══ EXTRACT PROVIDED ══

Michael Robinson, Ph.D.

Michael Robinson, Ph.D.

Professor of Clinical and Health Psychology

College of Public Health and Health Professions

2018 Awardee

Michael Robinson is a national leader in the field of pain psychology.

Specifically, he focuses on the cognitive factors affecting the individual’s experience of pain, pain processing and pain treatment. Notably, his research lab was one of the first to document and quantify the contribution of negative mood to the pain experience and pain processing of individuals with chronic pain.

“Prior to this line of work, most professionals considered pain to be a sensory experience,” Robinson said. “More recent work has explored these models in the context of functional brain imaging, demonstrating the complex relationships between sensory and emotional factors and mechanisms to the experience of pain.”

His lab has also been heavily involved in the investigation of pain measurement, as well as the way in which sex, age, and ethnicity influence pain perception, and the assessment of pain. Robinson and his team were the first group to demonstrate gender role mechanisms and explanations for the documented sex differences in pain experience and pain reporting.

═══
══ EXTRACTED MATERIAL ══

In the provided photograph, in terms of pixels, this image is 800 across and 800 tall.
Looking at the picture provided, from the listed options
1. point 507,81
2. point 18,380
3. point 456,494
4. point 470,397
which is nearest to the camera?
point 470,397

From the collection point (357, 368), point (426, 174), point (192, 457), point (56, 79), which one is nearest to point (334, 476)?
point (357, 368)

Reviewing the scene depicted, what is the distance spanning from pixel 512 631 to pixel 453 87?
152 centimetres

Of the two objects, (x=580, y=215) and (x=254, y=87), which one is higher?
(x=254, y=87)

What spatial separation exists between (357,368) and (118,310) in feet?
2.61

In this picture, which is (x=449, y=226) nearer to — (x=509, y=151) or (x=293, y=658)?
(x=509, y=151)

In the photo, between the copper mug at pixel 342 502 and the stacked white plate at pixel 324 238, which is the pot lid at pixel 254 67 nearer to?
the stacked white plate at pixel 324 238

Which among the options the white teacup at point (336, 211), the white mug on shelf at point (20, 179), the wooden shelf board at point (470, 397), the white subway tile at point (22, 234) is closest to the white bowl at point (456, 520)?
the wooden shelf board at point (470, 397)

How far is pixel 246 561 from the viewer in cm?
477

═══

* _WHAT THIS EXERCISE ASKS_
1. In the Michael Robinson profile, what was his research lab one of the first to document and quantify?
2. Print word for word everything in the Michael Robinson profile from "2018 Awardee" down to "with chronic pain.".

* _OUTPUTS BY TASK_
1. The contribution of negative mood to the pain experience and pain processing of individuals with chronic pain.

2.
2018 Awardee

Michael Robinson is a national leader in the field of pain psychology.

Specifically, he focuses on the cognitive factors affecting the individual’s experience of pain, pain processing and pain treatment. Notably, his research lab was one of the first to document and quantify the contribution of negative mood to the pain experience and pain processing of individuals with chronic pain.